Cross Tenancy Autonomous Data Guard with Cross-Region Standby

You can enable cross tenancy Autonomous Data Guard with a cross-region standby. When you add a cross tenancy Autonomous Data Guard standby database in a different region, Autonomous Database provisions a cross-region standby database in the destination tenancy. With a cross tenancy Autonomous Data Guard standby, you can failover, switchover, or create a snapshot standby with a cross-region standby in a different tenancy. This feature allows you to use Autonomous Data Guard to migrate a database to a different tenancy.

See Use a Cross Tenancy Autonomous Data Guard Standby Database for more information.

OCI Full Stack Disaster Recovery with an Autonomous Data Guard Cross-Region Standby

When Full Stack Disaster Recovery is enabled, the Autonomous Database details page, under Disaster recovery, shows the Full Stack DR field as Enabled.


Description of adb_full_stack_dr_enabled.png follows

See Use OCI Full Stack Disaster Recovery with Autonomous Database for more information.

Topics

Autonomous Data Guard Database Role

After you add a cross-region standby database, each database has a designated role: primary, standby, or snapshot standby.

The role specifies the current state of a database, primary, standby, or snapshot standby, and this value changes after you perform a switchover or a failover or after you convert a standby database to a snapshot standby. You can view the Autonomous Database role in the icon that shows next to the display name on the Autonomous Database Information page. For example:

Description of adb_adg_primary.png follows

Description of adb_adg_standby.png follows

After you add a cross-region standby database, you can view the role in the Disaster recovery area on the details page. The role is one of:

  • The Role shows Primary on the primary database.

  • After a switchover or failover, on the same database the Role shows Standby.

  • After you convert a cross-region peer to a snapshot standby, the Role shows as Snapshot Standby.

To view details for a peer, on the Autonomous Database Information page, under Resources select Disaster recovery:

  • Standby (local): the Peer role column shows Standby and the database has the same display name in the Peer Autonomous Database column. The Region column shows the name of the current region.

  • Standby (cross-region) the Peer role column shows Standby for a remote standby database and the database has the same name with an "_region" extension in the Peer Autonomous Database column. You can click the link to access the remote database. The Region column shows the name of the remote region.

    If you created the cross-region peer before the introduction of support for multiple cross-region peers, the cross-region peer's display name has a "_Remote" extension.

  • Snapshot standby: the Peer role column shows Snapshot standby. The Region column shows the name of the remote region.

Description of adb_data_guard_resources.png follows

Autonomous Data Guard Cross-Region Failover and Switchover

You can have one local disaster recovery peer and optionally you can add one or more cross-region peers (multiple cross-region peers are allowed with the ECPU compute model). In both the local and cross-region cases, either peer can be a Backup-Based Disaster Recovery copy or an Autonomous Data Guard standby.

#### How to complete this task
Continue the documentation on Autonomous Data Guard cross-region standby databases from where it stops.

#### Image-text web data

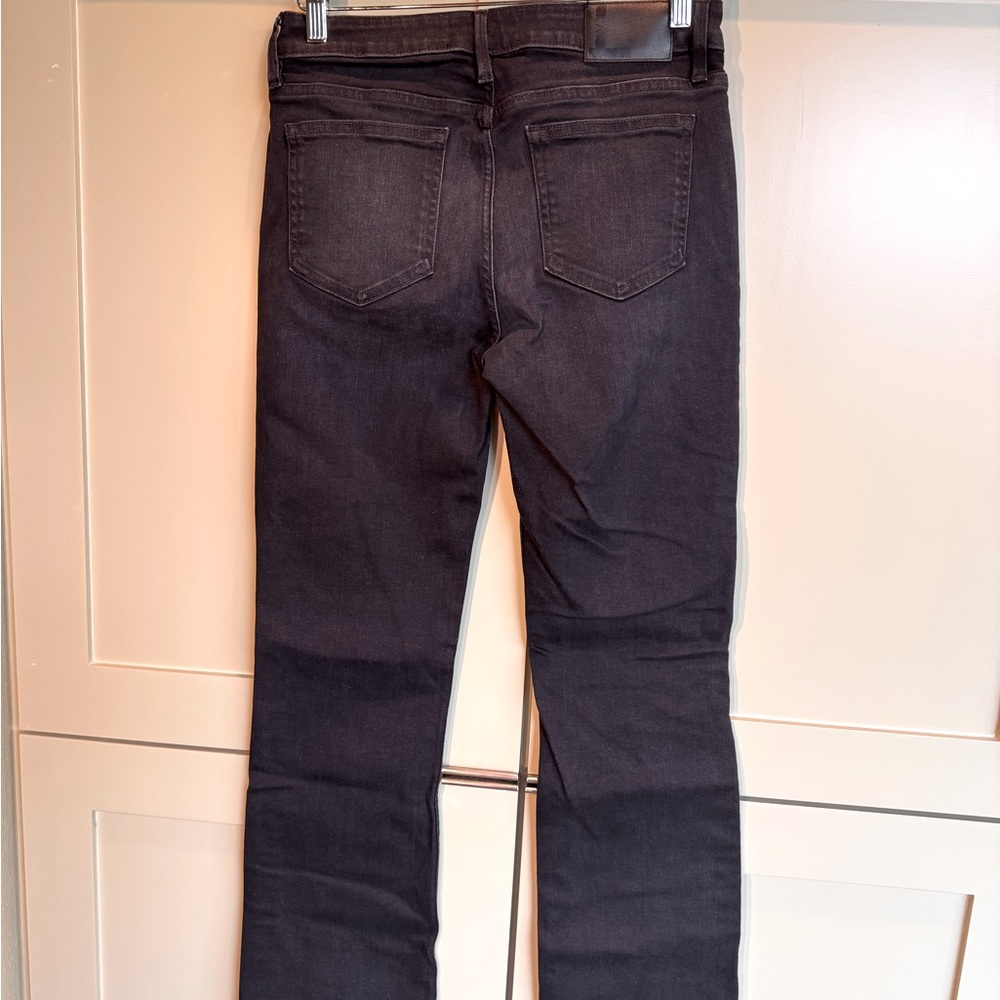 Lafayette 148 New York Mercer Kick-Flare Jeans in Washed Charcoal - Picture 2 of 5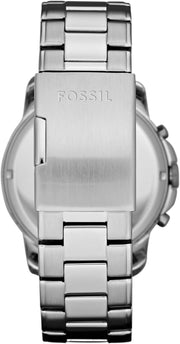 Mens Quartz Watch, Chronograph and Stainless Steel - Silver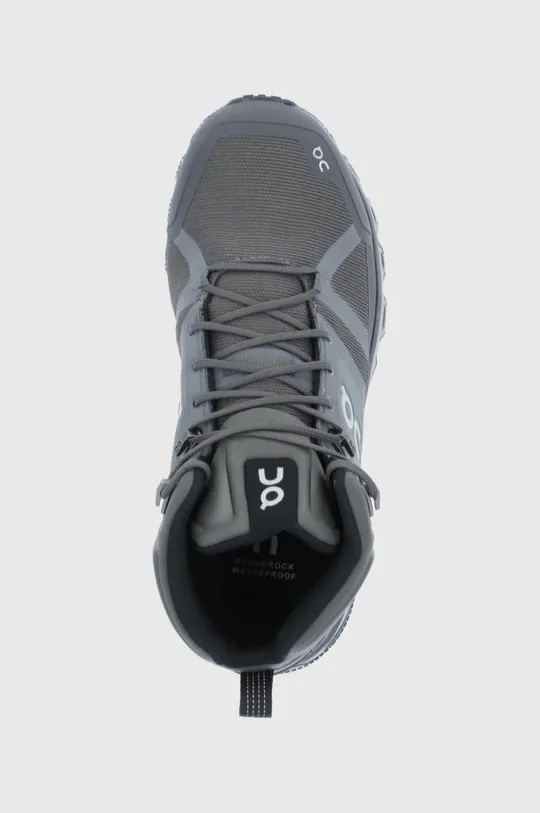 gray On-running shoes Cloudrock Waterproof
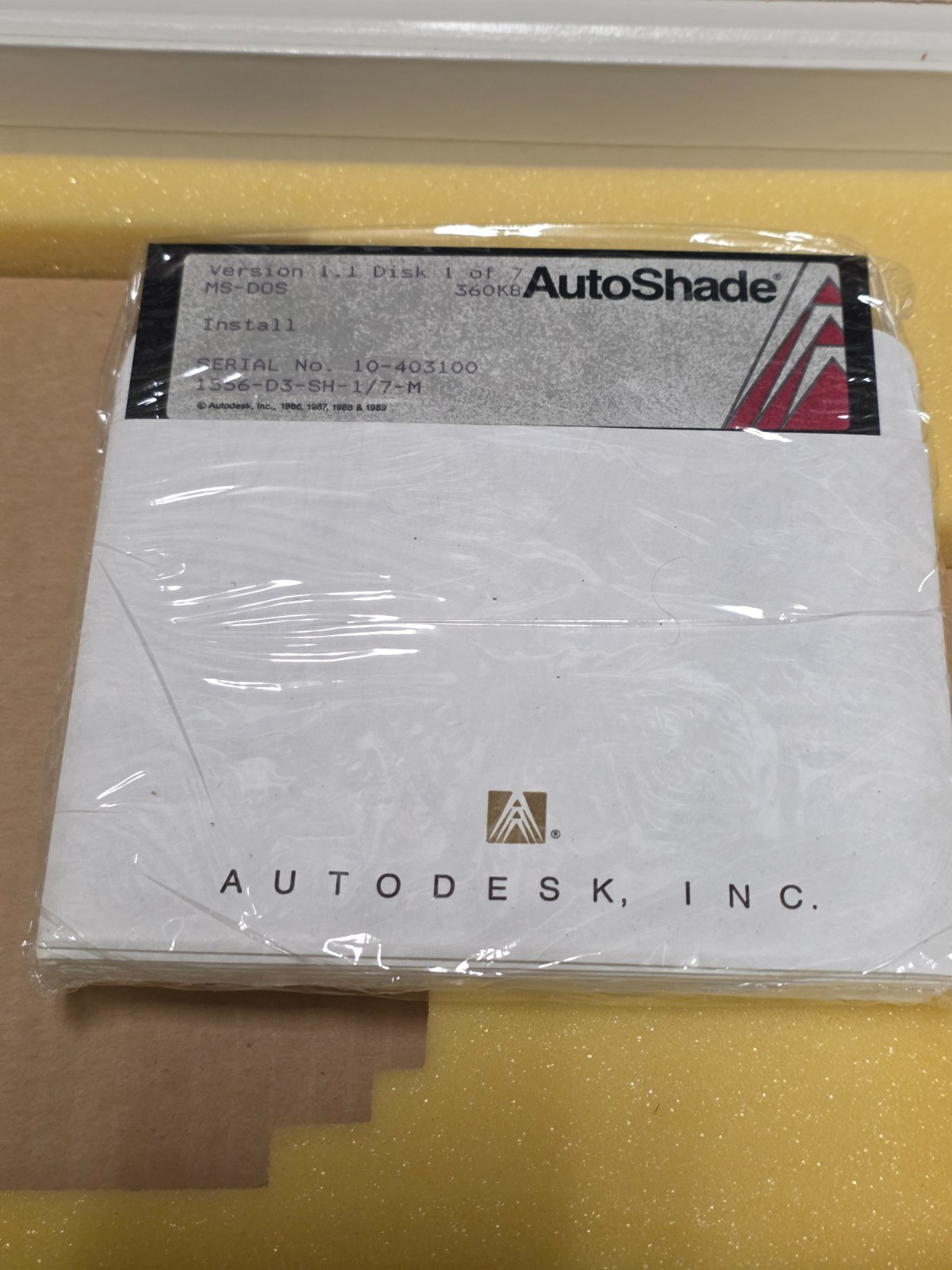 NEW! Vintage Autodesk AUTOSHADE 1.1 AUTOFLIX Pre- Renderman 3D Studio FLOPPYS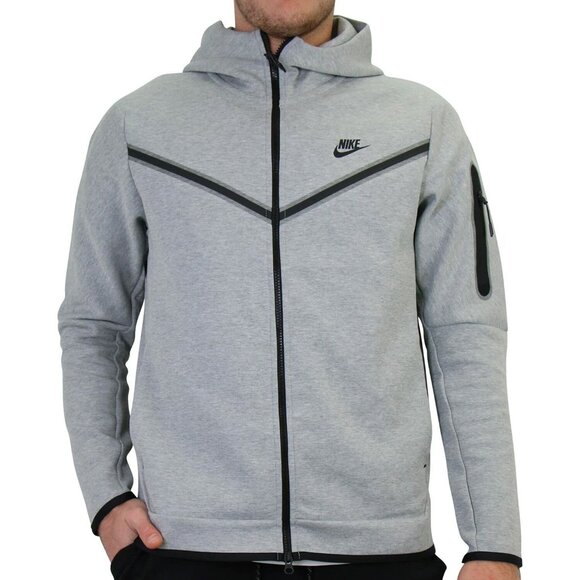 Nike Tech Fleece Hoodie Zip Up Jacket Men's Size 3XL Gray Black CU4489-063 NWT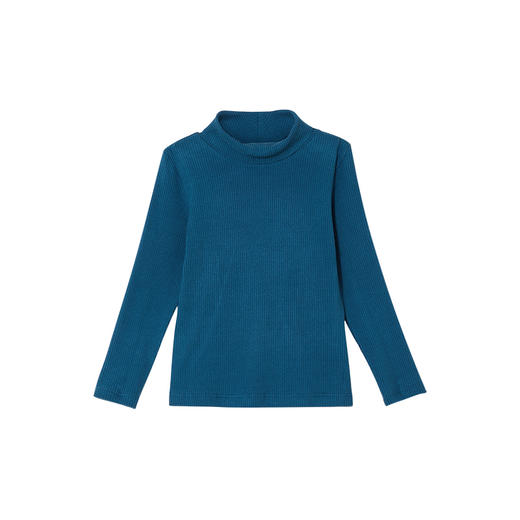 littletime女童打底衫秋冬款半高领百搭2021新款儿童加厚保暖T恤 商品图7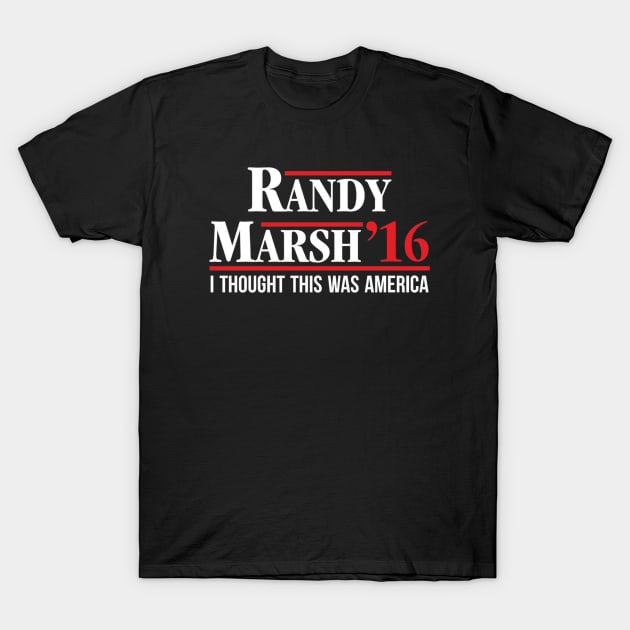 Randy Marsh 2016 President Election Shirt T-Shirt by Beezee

#### Task output
With both a current region and one or more cross-region Autonomous Data Guard peer databases, depending on the state of the primary database, you have the following options:

  • If your primary database goes down and the local standby database is available, Autonomous Data Guard automatically performs failover to convert the local standby database to the primary database, with minimal interruption. After failover completes, Autonomous Data Guard creates a new local standby database for you. If automatic failover is not possible, you have the option to perform a manual failover.

    Autonomous Data Guard continues to use the same cross-region peer databases.

  • If your primary database goes down and the local standby database is not available, you can perform a manual failover to a cross-region peer database and the cross-region peer database you failover to becomes the primary database.

    In this case, after the failover completes, Autonomous Data Guard does not create a new local standby database (by default you have a backup copy peer).

  • You can perform a switchover operation, where the primary database becomes the local standby database, and the local standby database becomes the primary database.

    Autonomous Data Guard continues to use the same cross-region peer databases.

  • You can perform a switchover operation, where a cross-region peer database becomes the primary database (and the database that was the primary is recreated as a new standby database so that it becomes a peer database).

    A switchover changes the roles of the primary and a peer database. If you perform a switchover two times between the same two remote regions, the primary database returns to again be the primary database.

Autonomous Data Guard Database Cross-Region Backup and Restore

After you add an Autonomous Data Guard cross-region standby database, backup and restore from backup is handled as follows:

  • If the primary database is restored from a backup, a new remote standby is created from the restored primary database.

  • Automatic Backups are only taken on the primary database (the database showing Role: Primary). For example, after a switchover or failover, the database with the Primary role starts to perform automatic backups. A database with the Standby role no longer takes backups. If you switchover again, the database that becomes the Primary role database starts taking backups again.

  • You cannot restore or clone from a backup when a peer database is in the Standby role. Backups are only taken on the database in the Primary role, and the restore operation is not available from the Oracle Cloud Infrastructure Console on a Standby database.

Cross-Region Disaster Recovery Connection Strings and Wallets

When you add an Autonomous Data Guard cross-region (remote) standby database, or when you use a cross-region Backup-Based Disaster Recovery peer, the wallet and connection string from the primary database contains only the hostname of the primary database.

In addition, the wallet and connection string from a remote peer database contains only the hostname of the remote database. This applies for both instance and regional wallets.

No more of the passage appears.